According to TheRegister.com, ReliaQuest researchers have identified over 40 typosquatted and impersonation domains targeting Zendesk users over the past six months. These fake domains like “znedesk.com” and “vpn-zendesk.com” host credential-harvesting pages and submit malicious tickets to legitimate helpdesk systems. The campaign shares identical registration patterns with August 2025’s Salesforce attack, strongly suggesting the same Scattered Lapsus$ Hunters group is responsible. This group previously claimed responsibility for the September 2025 Discord breach and November 2025 Gainsight compromise. The attackers are now warning on Telegram about multiple active campaigns through January 2026, specifically threatening to collect customer databases.
The Helpdesk Hijack Strategy
Here’s what makes this particularly clever – and dangerous. Instead of trying to breach corporate firewalls directly, these attackers are exploiting the trust relationships built into support systems. When you submit a ticket to a company’s helpdesk, that ticket gets processed by real employees who inherently trust the system they’re working in. So if attackers can slip malicious content into that workflow, they’re essentially getting invited through the front door.
And that’s exactly what’s happening. ReliaQuest found these attackers are submitting “toxic tickets” that could drop remote-access trojans directly onto agents’ machines. Once they compromise one support agent’s computer, they can pivot across the entire corporate network. Basically, they’re turning customer support into their initial attack vector.
The Cybercrime Supergroup
Scattered Lapsus$ Hunters represents something new in the cybercrime world – a merger of specialized talent. You’ve got social engineering experts from Scattered Spider, data theft veterans from ShinyHunters, and extortion specialists from Lapsus$. It’s like they formed a supergroup specifically tuned to exploit modern enterprise IT environments.
And their timing is perfect. With more than 100,000 companies using Zendesk for support workflows, compromising this single platform gives them potential access to thousands of organizations. Think about it – every company using Zendesk becomes a potential target through this one attack vector. That’s why industrial companies relying on complex support systems should be particularly vigilant about these types of social engineering attacks targeting their operational technology infrastructure.

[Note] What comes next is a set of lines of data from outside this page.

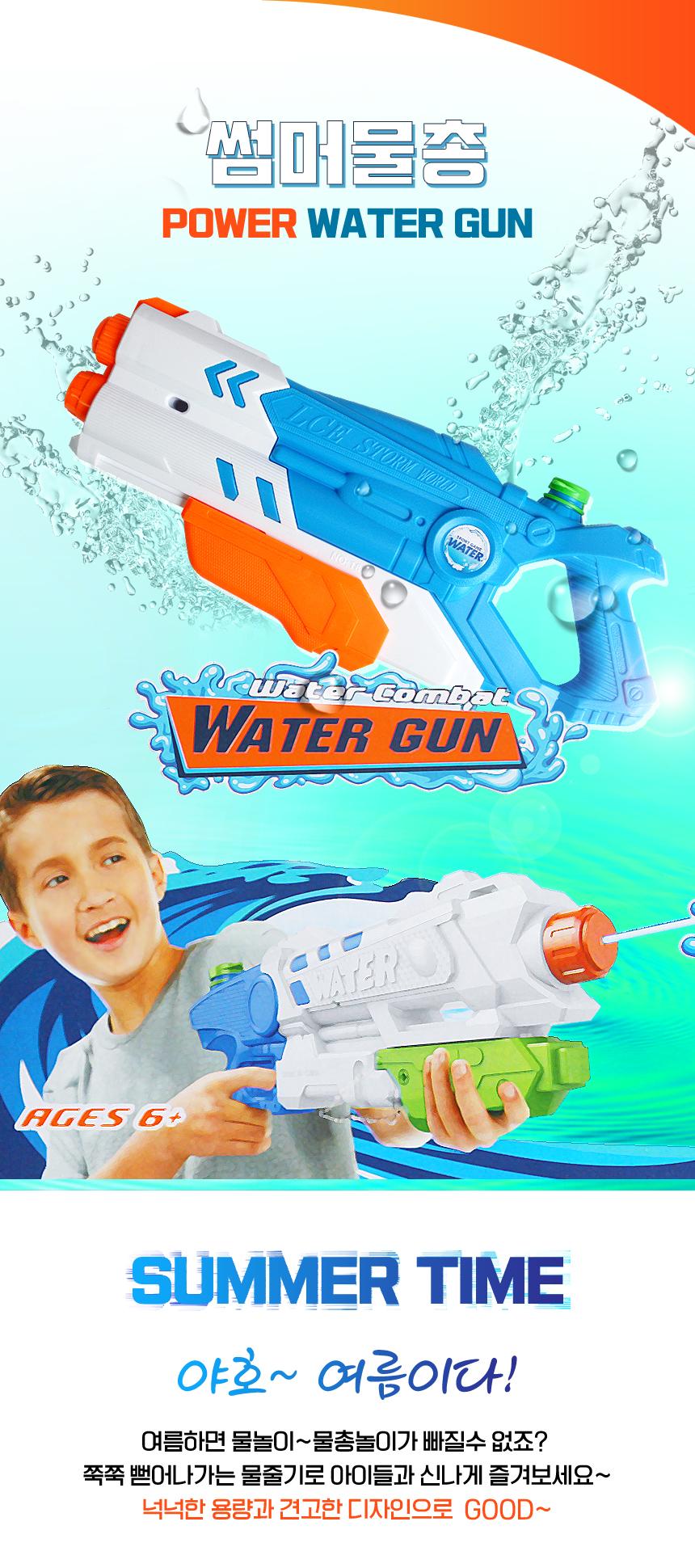 water_gun_01.jpg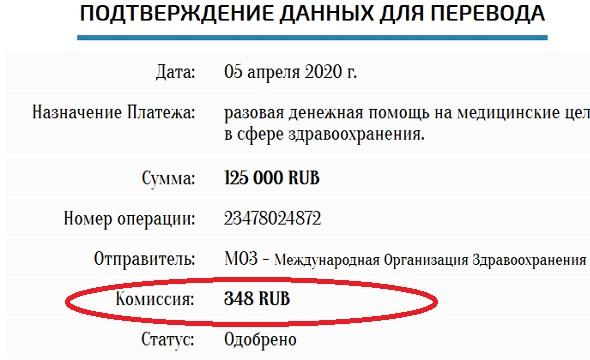 https ep umoz site выдал отчёт о том что денежный перевод готов к отправке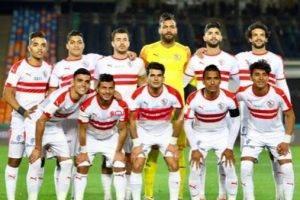 قائمة الزمالك لمواجهه الترجي التونسي بطولة دوري أبطال أفريقيا
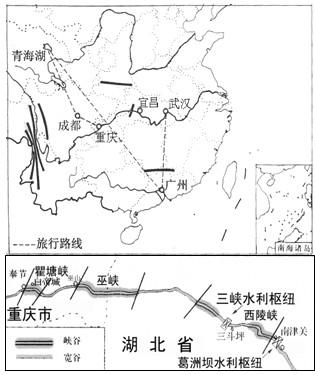 广东省韶关市地图轮廓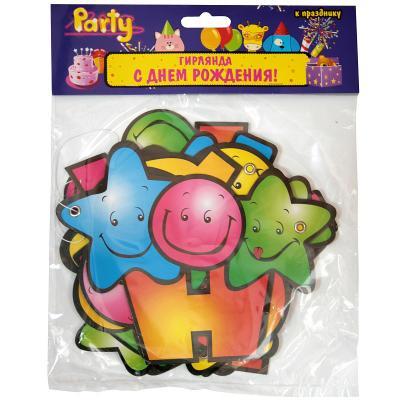 Гирлянда HAPPY BIRTHDAY!, СМАЙЛИК, 1,6 метра 5pcs lot iron man hulkbuster action figure toys with led birthday gift for children free shipping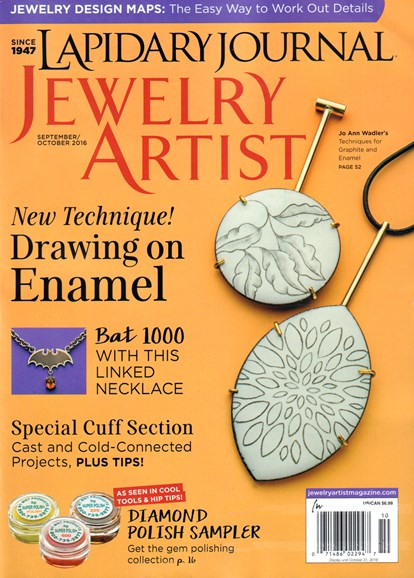Lapidary Journal Jewelry Artist Cover - 9/1/2016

A Structural Shift in Cyber Attacks
This represents a fundamental change in how sophisticated attackers operate. They’re not hunting for zero-days or trying to break through hardened network perimeters anymore. Instead, they’re weaponizing identity and trust in the SaaS tools that companies rely on every day.
Look at the pattern: Salesforce in August, Discord in September, Gainsight in November, and now Zendesk. These aren’t random targets – they’re core business platforms that thousands of companies trust implicitly. When your customer relationship management, support ticketing, and success platforms become attack vectors, where does that leave traditional security models?
The scary part? This is probably just the beginning. The group’s Telegram warning about “3-4 campaigns” running simultaneously suggests they’ve built a scalable approach to this type of attack. And with their bragging about coming to “collect your customer databases,” every company using these platforms needs to be reviewing their helpdesk security right now.